Records:
Content starts

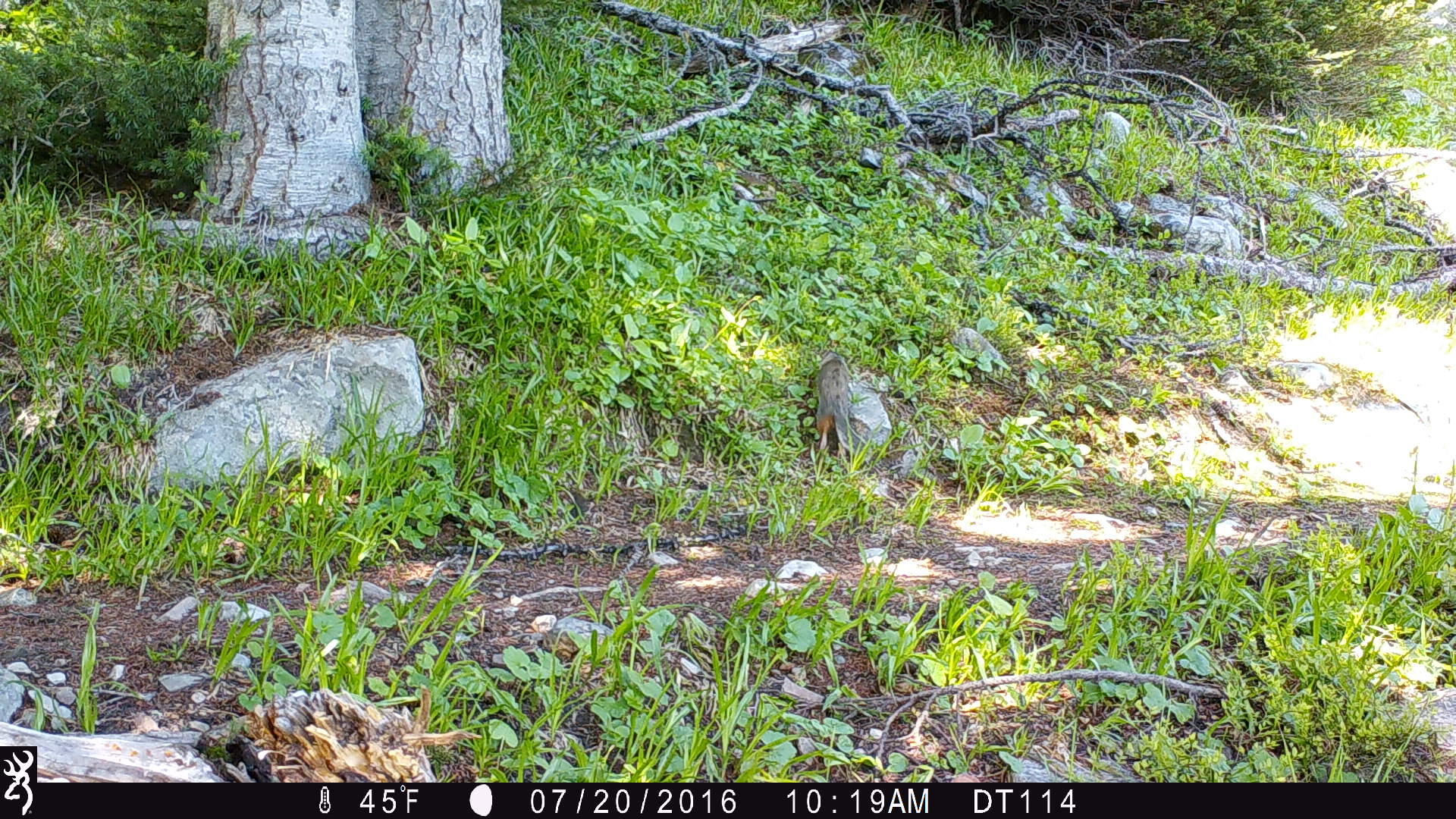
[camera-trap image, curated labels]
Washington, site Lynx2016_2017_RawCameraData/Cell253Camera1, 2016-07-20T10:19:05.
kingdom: Animalia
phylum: Chordata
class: Mammalia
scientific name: Mammalia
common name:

Content ends

What the exercise asks: Only the text of the material belongs in your copy, which must match the original exactly.

Answer area:
[camera-trap image, curated labels]
Washington, site Lynx2016_2017_RawCameraData/Cell253Camera1, 2016-07-20T10:19:05.
kingdom: Animalia
phylum: Chordata
class: Mammalia
scientific name: Mammalia
common name:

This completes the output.